The treble was completed via Montalbano in the other novice hurdle before a crowd of over 30,000. Mullins now leads Gordon Elliott by €91,295.
His son trails Jamie Codd by two in the amateur riders' race, having looked hopeless when five behind yesterday morning. His day in Neverland began with the feature race, his father finally winning one of the four €250,000 Grade Ones after two near-misses earlier in the week.
This was replete with drama before it began: three potentially doubtful starters with their own quirks included the winner.
It concluded with Wicklow Brave (12/1) holding on like a mouse scurrying into a hole as the cat flung a last-moment claw - "running on fumes" as the rider said afterwards. Before that, the amateur was struggling to restrain Wicklow Brave mid-race and was left with two choices.
"Once he was enjoying himself, I let him enjoy himself. I didn't think he was going mad fast, so I let him go to the front," explained the Irish Independent columnist. "His jumping won him the race."
Wicklow Brave, Labaik and Diakali were at the tape beforehand like tourists in North Korea trying to escape government minders. There looked to be more men than horses at the start, Elliott formulating a plan for the notoriously obstinate Labaik which involved the shaking of a bottle. He consented to partake.
Diakali had decided he did not fancy it and was withdrawn, but Wicklow Brave set off in rear and came home in front.
With Vroum Vroum Mag running out of gas long before she got to her destination, it was left to My Tent Or Yours, Arctic Fire, Labaik and Brain Power to chase home the winner, with My Tent Or Yours second in a big one again.
Arctic Fire's third ensured Mullins took the lead in the trainers' title race.
"He won the Leger from the front and Patrick really got him jumping down the back," the winning trainer said. "He really pinged hurdles and was gaining lengths. I thought he was caught maybe turning after the second last, but he got a right good jump at the last. I wasn't thinking of the trainers' title there, more Patrick."
That lead became one Elliott will find really difficult to reverse after Bacardys got up on the line to grab Finian's Oscar. The 10/1 chance returned to his best to halt a winning run of the runner-up, which went as low as 1/33 in running.
"I thought the race was over when Robert Power hit the front but once again he measured the last and he got up. I thought it was a fantastic ride. Two Grade Ones in just over half-an-hour - what a day," said the trainer.
"I wouldn't let him ride if he weren't good enough. He's able to think out a race in mid-race and change plans.
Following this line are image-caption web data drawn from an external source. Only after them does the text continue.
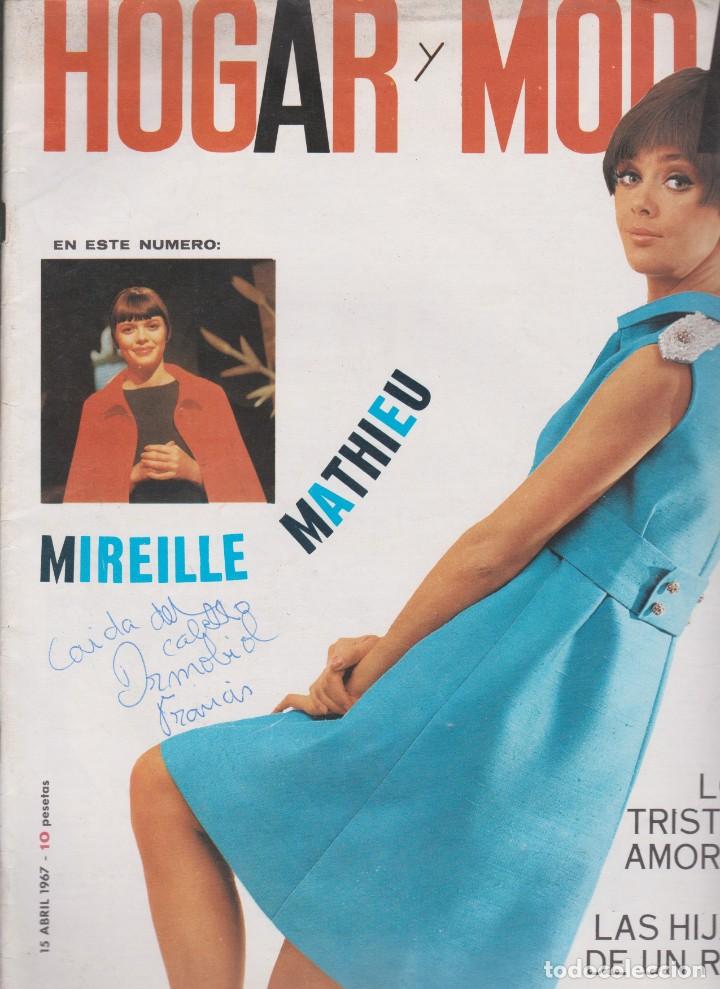 Coleccionismo de Revistas y Peri&oacute;dicos: hogar y moda -- 15 de abril de 1967 MIREILLE MATHIEU,EUROVISION, LA CASA DE SABOYA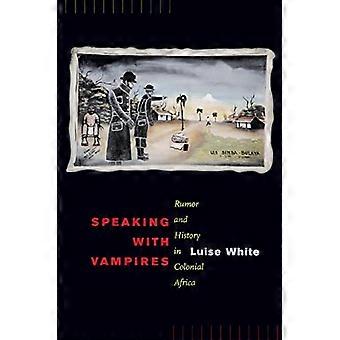 Parlando con i vampiri: Rumor e storia in Africa coloniale (studi sulla storia della società & cultura)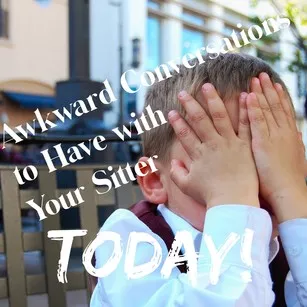 Awkward Conversations to Have with your babysitter today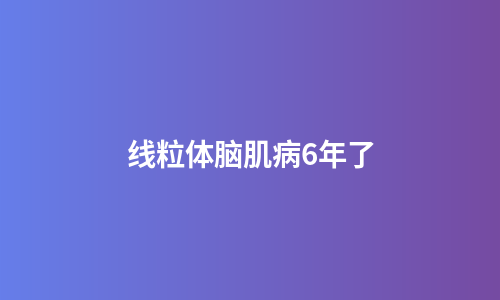 线粒体脑肌病6年了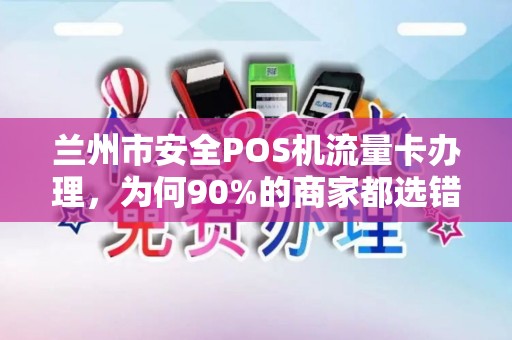 兰州市安全POS机流量卡办理，为何90%的商家都选错了？揭秘3大隐藏陷阱！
He's just very good."
The victory of Montalbano (11/4) was extraordinary, as Riven Light looked all over a winner under Ruby Walsh, only for his stablemate to rally and regain a lead he had for much of the race.
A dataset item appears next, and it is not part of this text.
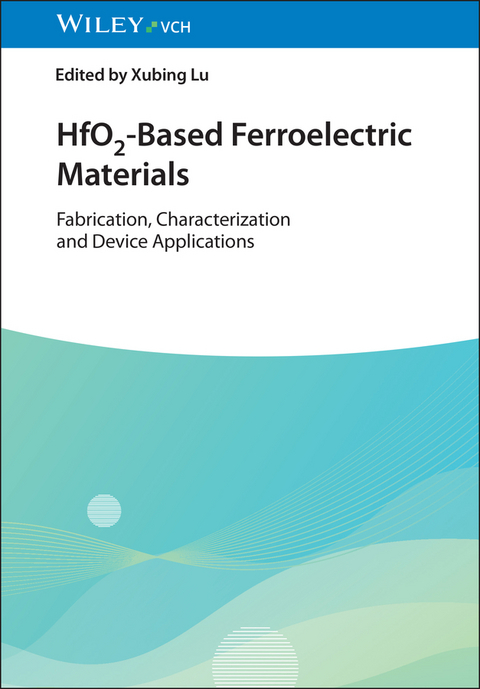HfO2-Based Ferroelectric Materials - 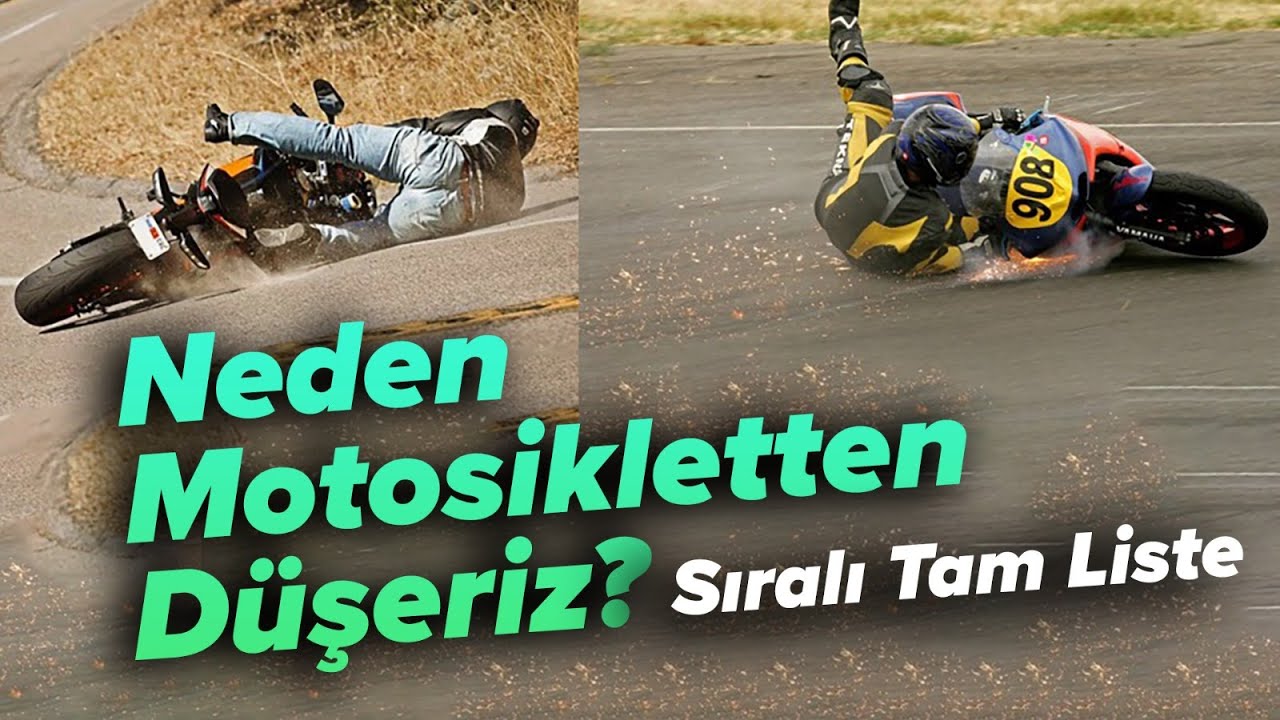 Ne Zaman  Motosikletten Düşüyoruz | Sıralı Tam Liste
Mullins Snr admitted Patrick was on the most fancied runner here, in pursuit of his own crown, and is now two just behind Codd.
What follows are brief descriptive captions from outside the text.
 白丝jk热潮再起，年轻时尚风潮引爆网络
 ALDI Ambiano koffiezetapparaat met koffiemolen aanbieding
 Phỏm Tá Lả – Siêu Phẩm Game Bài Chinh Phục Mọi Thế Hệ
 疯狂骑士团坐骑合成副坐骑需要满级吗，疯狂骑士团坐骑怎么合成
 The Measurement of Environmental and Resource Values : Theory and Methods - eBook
This was Ruby’s eighth second of the week, having had just one winner, and he quipped: “I’m possibly getting Willie over the line with all these seconds.”
Definite Ruby (7/1) convincingly achieved back-to-back wins in the mares’ handicap, after which Gordon Elliott spoke about Davy Condon joining his team of training lieutenants following the departure of assistant Olly Murphy.
Jessica Harrington recorded the stable’s fifth winner of the week, generally well-punted ones at that, when Woodland Opera scored at 11/4 favourite in the first handicap chase.
This was some reward for the patience of those who bred off the brilliant mare Opera Hat, which up until Woodland Opera had bombed at stud.
Again Robbie Power did the steering, getting a determined finish out of the winner, which foiled another gamble on Arbre De Vie, superbly steered by Walsh (pictured).
“There is a lovely story behind him,” said Harrington. “He’s the only progeny out of Opera Hat to win a race. Patrick (Cooper) found her in England barren, bought her and presented her to his mother Christmas Day.”
The Mark Fahey-trained Das Mooser won the opening hunter chase at 11/2, while it was sad to see the legendary hunter On The Fringe struggle again, but winner Balnaslow (4/1) was not scoring out of turn. Canardier (8/1) landed a gamble in the finale for Dermot McLoughlin.